Il sottotitolo, “Scritto politico postumo”, aggiunge un ulteriore motivo di interesse a questo ultimo testo (volutamente “postumo”) di Mario Tronti, uno dei maggiori filosofi del Novecento e padre del marxismo operaista italiano: l’essere un lascito teorico e politico del lavoro di filosofo. E della passione politica e del rigore filosofico di Tronti a poco più di un anno dalla sua scomparsa, questa riflessione sulla storia che è anche una sua riflessione sulla sua vicenda di pensatori mantiene, la passione, l’ironia e il disincanto di sempre.
«Apprendere il proprio tempo col pensiero – riconoscibile citazione hegeliana – è già fare politica. È un prender parte al destino del mondo umano, così come ce l’hai di fronte, fuori di te e contro di te. Per conoscerlo, certo. Ma la conoscenza non è neutra. Chi semplicemente vuole conoscere ha già scelto da che parte stare. Che ne sia o no consapevole, ha già firmato la pace con il proprio tempo (…). Che fare della storia del tuo tempo, mentre la conosci, nelle sue forme di mondo, nelle sue forme di vita? Questa, per me, è la domanda. Conosco tre risposte: conservare, migliorare, rovesciare. Troppo semplice? Abbiamo, oggi, il compito etico-politico di trovare parole facili per pensieri difficili. Parlare ai più sapendo che ti ascolteranno in pochi. Perché non è l’ascolto dei pochi che ti rassicura, è la condizione dei molti che ti inquieta. Scrivi non per chi ti legge, ma per quelli che non possono leggerti. Il pensiero è a loro che pensa (…)
Lo storico racconta la storia. Il filosofo la interpreta. Il politico la pensa. Pensare la storia non è raccontare e non è interpretare. È conoscere per trasformare, come imparammo una volta per tutte in gioventù e fino in vecchiaia non abbiamo fatto altro che cercare ancora di approfondire, contingenza dopo contingenza. Il politico che non pensa la storia non fa politica. Questo vale per tutti. Il grande conservatore lo fa e, dobbiamo dire, gli riesce abbastanza bene. Il riformista lo ha fatto in lontane epoche passate, ma è da tempo, da molto tempo, che ha disimparato a farlo. Il rivoluzionario, riconosciamolo, è quello che rischia di più. Può pensare la storia ideologicamente o realisticamente. Deve scegliere: sapendo che nel primo caso produce inevitabilmente illusioni di rovesciamento, e che nel secondo caso, alternativamente, può provocare guasti irreparabili oppure può accontentarsi di soluzioni al ribasso. L’unico rimedio è andare a scuola del nemico se si vuole veramente sconfiggerlo. La grande conservazione, delle cose come stanno, ha una pratica di lunga durata, sociale e istituzionale. Possederla è indispensabile, per capire le leggi di movimento dei processi. Le sue fondamenta antropologiche toccano la carne viva della storia. Ancora più indispensabile è frequentarla, armato di un punto di vista sovversivo, inattaccabile, incatturabile, autonomo, in una parola, libero.

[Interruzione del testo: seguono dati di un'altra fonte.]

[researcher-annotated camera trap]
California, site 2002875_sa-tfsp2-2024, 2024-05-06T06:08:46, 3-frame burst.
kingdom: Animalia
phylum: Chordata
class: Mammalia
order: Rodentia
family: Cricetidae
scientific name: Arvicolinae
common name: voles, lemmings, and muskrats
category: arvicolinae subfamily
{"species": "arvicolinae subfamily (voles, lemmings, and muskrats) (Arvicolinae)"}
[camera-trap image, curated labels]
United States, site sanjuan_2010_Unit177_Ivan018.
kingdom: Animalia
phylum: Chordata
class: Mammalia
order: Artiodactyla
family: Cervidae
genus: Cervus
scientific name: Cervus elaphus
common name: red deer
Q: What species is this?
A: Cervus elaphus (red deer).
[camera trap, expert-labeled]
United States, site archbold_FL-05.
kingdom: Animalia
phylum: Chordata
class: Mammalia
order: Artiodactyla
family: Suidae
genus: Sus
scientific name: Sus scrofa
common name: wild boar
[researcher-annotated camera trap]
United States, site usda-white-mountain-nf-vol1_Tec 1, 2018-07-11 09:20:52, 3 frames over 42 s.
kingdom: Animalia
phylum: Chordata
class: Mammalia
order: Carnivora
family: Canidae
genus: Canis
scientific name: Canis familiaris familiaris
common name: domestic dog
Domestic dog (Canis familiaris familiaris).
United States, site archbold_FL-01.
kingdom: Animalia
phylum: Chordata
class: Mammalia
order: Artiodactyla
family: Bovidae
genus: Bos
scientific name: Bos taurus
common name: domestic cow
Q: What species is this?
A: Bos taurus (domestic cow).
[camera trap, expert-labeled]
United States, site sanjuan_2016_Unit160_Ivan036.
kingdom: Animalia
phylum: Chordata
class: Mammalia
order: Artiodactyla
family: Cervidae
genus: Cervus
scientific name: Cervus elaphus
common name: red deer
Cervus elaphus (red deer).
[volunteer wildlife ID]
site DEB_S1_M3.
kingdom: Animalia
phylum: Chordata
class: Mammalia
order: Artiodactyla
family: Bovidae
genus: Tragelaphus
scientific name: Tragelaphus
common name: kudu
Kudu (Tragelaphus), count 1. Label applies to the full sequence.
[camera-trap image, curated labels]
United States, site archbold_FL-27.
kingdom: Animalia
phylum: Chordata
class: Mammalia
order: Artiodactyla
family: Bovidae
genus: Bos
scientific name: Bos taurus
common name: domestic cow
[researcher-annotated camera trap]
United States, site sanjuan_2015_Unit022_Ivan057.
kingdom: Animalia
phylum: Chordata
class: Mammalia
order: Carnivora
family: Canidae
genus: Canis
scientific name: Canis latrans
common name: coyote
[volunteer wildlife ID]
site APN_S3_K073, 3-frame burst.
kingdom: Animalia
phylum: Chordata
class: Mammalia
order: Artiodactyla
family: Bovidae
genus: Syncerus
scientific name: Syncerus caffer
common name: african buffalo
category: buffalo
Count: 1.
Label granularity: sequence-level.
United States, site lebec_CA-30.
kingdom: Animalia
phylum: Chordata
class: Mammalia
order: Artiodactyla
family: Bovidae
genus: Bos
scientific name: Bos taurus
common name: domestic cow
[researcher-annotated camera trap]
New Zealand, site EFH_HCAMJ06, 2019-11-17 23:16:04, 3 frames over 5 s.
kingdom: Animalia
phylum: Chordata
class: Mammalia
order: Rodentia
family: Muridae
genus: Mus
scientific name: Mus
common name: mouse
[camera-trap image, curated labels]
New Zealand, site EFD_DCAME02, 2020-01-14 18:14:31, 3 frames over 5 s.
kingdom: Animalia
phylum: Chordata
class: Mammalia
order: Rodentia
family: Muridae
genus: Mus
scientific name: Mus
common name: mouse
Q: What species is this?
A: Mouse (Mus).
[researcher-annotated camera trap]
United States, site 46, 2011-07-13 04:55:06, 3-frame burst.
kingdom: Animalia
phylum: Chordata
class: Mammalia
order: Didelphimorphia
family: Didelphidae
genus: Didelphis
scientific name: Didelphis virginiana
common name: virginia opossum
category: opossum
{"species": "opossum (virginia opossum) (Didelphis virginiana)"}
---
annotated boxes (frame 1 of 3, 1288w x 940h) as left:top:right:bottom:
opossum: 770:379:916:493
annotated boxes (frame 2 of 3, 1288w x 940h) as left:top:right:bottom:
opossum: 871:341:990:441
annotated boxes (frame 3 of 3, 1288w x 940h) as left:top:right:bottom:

Il realismo politico è una cosa seria. Va praticato a un livello alto di pensiero e di azione. Non è roba da faccendieri, da mestatori, da manovrieri… Realismo politico è lucida analisi dei rapporti di forza in campo, giudizio disincantato sugli interessi in conflitto, calcolo delle possibilità di successo di un’iniziativa, a difesa o all’attacco. Suo luogo di elezione è lo stato di eccezione, dove c’è spinta oggettiva a salire di livello. Ma vale anche per lo stato normale, dove è necessaria una sapienza soggettiva per non rimanere chiusi dentro una situazione bloccata. Può essere dunque sia la presa del Palazzo d’Inverno in uno spazio e tempo che improvvisamente la rendono possibile, sia la cura attenta di un necessario sforzo di lunga durata per far maturare gradualmente le condizioni di un salto di sistema.»
Mario Tronti, Il proprio tempo appreso col pensiero.